The church needs to be experienced as a place of healing and restoration. In a world of brokenness, the church needs to be the place, maybe it can be the only place, where the broken places of our lives are brought back together like a beautiful piece of stained glass. In doing so, in that kind of healing and restoration work, we then individually and collectively become the masterpieces that we were designed to be.
The church can be – should be – a place of emotional and relational healing. In a world of high fences, boundaries, and gated entries, the church can be a place where we can belong, be known and be valued. We live in a world where inclusion often feels earned. The church is a place to belong – not because of who we are, but because we all share the same Creator and Redeemer. The church is a place to belong and be known as the unique combination of gifts and talents, of skill sets and passions that God has infused within each of us. The church is a place to belong, to be known, and to be valued because we are each infinitely and unconditionally loved and, each of us, created in the image of God.
Being known, being loved, and being valued allows us to be a part of a family that prays, plays, sings, and hopes together. There is strength and the capability for resilience that is present when we are members of this community of believers.
The church can be, and should be, a place of relational healing. The church draws people into a spiritual rhythm of life that is both comforting and restorative. We get reconnected to a life that is larger than ourselves. We receive and offer forgiveness and reconciliation in a world that demands its pound of flesh for every perceived slight. The church can be, and should be a place where grace abounds as we seek to offer the same grace that we receive from God so abundantly every day.
The church is a place of physical healing as well. As someone who has experienced 24 different surgery episodes, 30 different procedures in those surgeries, and just recently had a heart stent placed, I can speak to you of the healing power of the church. The prayers offered on my behalf and for my family have brought a comfort and strength that I firmly believe has made it possible for me to endure and move beyond physical brokenness. The prayers, support, and variety of pastoral ministries of the church has made it possible for me to experience reduced stress and longer, restful periods of recovery.

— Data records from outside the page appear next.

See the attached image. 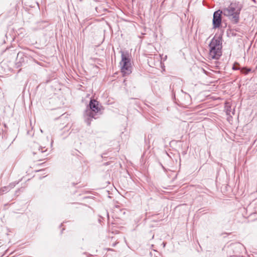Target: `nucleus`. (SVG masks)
I'll use <instances>...</instances> for the list:
<instances>
[{
	"mask_svg": "<svg viewBox=\"0 0 257 257\" xmlns=\"http://www.w3.org/2000/svg\"><path fill=\"white\" fill-rule=\"evenodd\" d=\"M241 9L242 6L239 3H232L227 8H224L222 10L216 11L214 12L213 16V28L216 29L221 26L222 15L228 17L234 24L238 23Z\"/></svg>",
	"mask_w": 257,
	"mask_h": 257,
	"instance_id": "f257e3e1",
	"label": "nucleus"
},
{
	"mask_svg": "<svg viewBox=\"0 0 257 257\" xmlns=\"http://www.w3.org/2000/svg\"><path fill=\"white\" fill-rule=\"evenodd\" d=\"M101 114L98 101L94 99H91L84 114L85 122L89 125L92 118L96 119Z\"/></svg>",
	"mask_w": 257,
	"mask_h": 257,
	"instance_id": "f03ea898",
	"label": "nucleus"
},
{
	"mask_svg": "<svg viewBox=\"0 0 257 257\" xmlns=\"http://www.w3.org/2000/svg\"><path fill=\"white\" fill-rule=\"evenodd\" d=\"M209 57L213 59H218L222 55V37H214L211 40L209 45Z\"/></svg>",
	"mask_w": 257,
	"mask_h": 257,
	"instance_id": "7ed1b4c3",
	"label": "nucleus"
},
{
	"mask_svg": "<svg viewBox=\"0 0 257 257\" xmlns=\"http://www.w3.org/2000/svg\"><path fill=\"white\" fill-rule=\"evenodd\" d=\"M121 60L119 63L121 67V72L123 76L128 75L132 73L131 59L127 54H121Z\"/></svg>",
	"mask_w": 257,
	"mask_h": 257,
	"instance_id": "20e7f679",
	"label": "nucleus"
},
{
	"mask_svg": "<svg viewBox=\"0 0 257 257\" xmlns=\"http://www.w3.org/2000/svg\"><path fill=\"white\" fill-rule=\"evenodd\" d=\"M33 147L34 148L33 151V154L34 155H38V157L37 159L41 160V158L45 157L47 156L48 154H45L47 152V149H45V147L39 146L38 144H34Z\"/></svg>",
	"mask_w": 257,
	"mask_h": 257,
	"instance_id": "39448f33",
	"label": "nucleus"
},
{
	"mask_svg": "<svg viewBox=\"0 0 257 257\" xmlns=\"http://www.w3.org/2000/svg\"><path fill=\"white\" fill-rule=\"evenodd\" d=\"M228 248L230 249H233L235 253H237L240 252V251L244 248V246L239 242H234L231 243Z\"/></svg>",
	"mask_w": 257,
	"mask_h": 257,
	"instance_id": "423d86ee",
	"label": "nucleus"
},
{
	"mask_svg": "<svg viewBox=\"0 0 257 257\" xmlns=\"http://www.w3.org/2000/svg\"><path fill=\"white\" fill-rule=\"evenodd\" d=\"M27 59V58L25 56L23 52H19L17 54V57L16 58L17 65L18 67L22 66L23 64L25 63Z\"/></svg>",
	"mask_w": 257,
	"mask_h": 257,
	"instance_id": "0eeeda50",
	"label": "nucleus"
},
{
	"mask_svg": "<svg viewBox=\"0 0 257 257\" xmlns=\"http://www.w3.org/2000/svg\"><path fill=\"white\" fill-rule=\"evenodd\" d=\"M240 72L242 74H247L251 71V69L249 68L243 67L239 69Z\"/></svg>",
	"mask_w": 257,
	"mask_h": 257,
	"instance_id": "6e6552de",
	"label": "nucleus"
},
{
	"mask_svg": "<svg viewBox=\"0 0 257 257\" xmlns=\"http://www.w3.org/2000/svg\"><path fill=\"white\" fill-rule=\"evenodd\" d=\"M11 190V187L10 186H5L4 187H2L0 189V191L2 192V193H5L6 192H9Z\"/></svg>",
	"mask_w": 257,
	"mask_h": 257,
	"instance_id": "1a4fd4ad",
	"label": "nucleus"
},
{
	"mask_svg": "<svg viewBox=\"0 0 257 257\" xmlns=\"http://www.w3.org/2000/svg\"><path fill=\"white\" fill-rule=\"evenodd\" d=\"M16 185V183H12L10 184V185L9 186H10V187H11V189H12L13 188H14Z\"/></svg>",
	"mask_w": 257,
	"mask_h": 257,
	"instance_id": "9d476101",
	"label": "nucleus"
},
{
	"mask_svg": "<svg viewBox=\"0 0 257 257\" xmlns=\"http://www.w3.org/2000/svg\"><path fill=\"white\" fill-rule=\"evenodd\" d=\"M241 67H235L234 66L233 67V69L234 70H239V69Z\"/></svg>",
	"mask_w": 257,
	"mask_h": 257,
	"instance_id": "9b49d317",
	"label": "nucleus"
},
{
	"mask_svg": "<svg viewBox=\"0 0 257 257\" xmlns=\"http://www.w3.org/2000/svg\"><path fill=\"white\" fill-rule=\"evenodd\" d=\"M117 242L113 243L112 244V246H115V245L116 244Z\"/></svg>",
	"mask_w": 257,
	"mask_h": 257,
	"instance_id": "f8f14e48",
	"label": "nucleus"
},
{
	"mask_svg": "<svg viewBox=\"0 0 257 257\" xmlns=\"http://www.w3.org/2000/svg\"><path fill=\"white\" fill-rule=\"evenodd\" d=\"M163 245H164V246H165V243L164 242H163Z\"/></svg>",
	"mask_w": 257,
	"mask_h": 257,
	"instance_id": "ddd939ff",
	"label": "nucleus"
},
{
	"mask_svg": "<svg viewBox=\"0 0 257 257\" xmlns=\"http://www.w3.org/2000/svg\"><path fill=\"white\" fill-rule=\"evenodd\" d=\"M53 141H52V142H51V145H52V143H53Z\"/></svg>",
	"mask_w": 257,
	"mask_h": 257,
	"instance_id": "4468645a",
	"label": "nucleus"
},
{
	"mask_svg": "<svg viewBox=\"0 0 257 257\" xmlns=\"http://www.w3.org/2000/svg\"><path fill=\"white\" fill-rule=\"evenodd\" d=\"M3 194V193H2V192H1L0 191V195H1V194Z\"/></svg>",
	"mask_w": 257,
	"mask_h": 257,
	"instance_id": "2eb2a0df",
	"label": "nucleus"
},
{
	"mask_svg": "<svg viewBox=\"0 0 257 257\" xmlns=\"http://www.w3.org/2000/svg\"><path fill=\"white\" fill-rule=\"evenodd\" d=\"M83 0H79L80 2H82Z\"/></svg>",
	"mask_w": 257,
	"mask_h": 257,
	"instance_id": "dca6fc26",
	"label": "nucleus"
}]
</instances>
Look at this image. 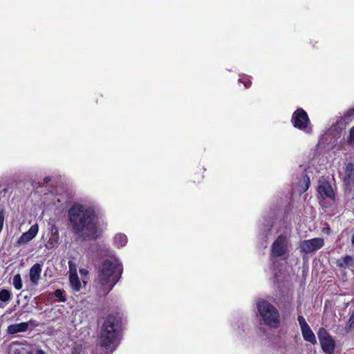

Emotional and relational healing, physical healing – the church is a place unique in its purpose that can bring these healing ministries about.
But most importantly, the church is a place of spiritual healing that brings life and vitality to all the other possibilities. Worship, prayer, Scripture and Godly fellowship remind us of who we are – the beloved of God and created in his image; and to whom we belong. Knowing that we are God’s own; knowing that we have been redeemed and reconciled through the gift and Sacrifice of Jesus himself; knowing that we have not been left alone and in fact have the Holy Spirit alongside us and within us is a profound and healing alternative to the loneliness, to the despair, to the fear, the lack of purpose that plagues so many outside the church. The church gives to us – or at least should give to us – a place to voice our strongest questions, to face our most demoralizing doubts and fears, a place to regain the hope and purpose offered to us in Jesus Christ.
The healing that the church offers is not only something that God does in us; the healing that God offers is something that God does amongst us, in the family, in the church. That healing is unique, priceless, and available to us when we show up, enter the family and open ourselves up to the faith community.
The world’s brokenness can feel overwhelming. But the Church heals one life, one family, one act of mercy at a time. Faith doesn’t wait for big solutions—it does the next right thing. It picks up the pieces and creates mosaics of infinite beauty and purpose. May we be a church family that offers….. healing. Amen.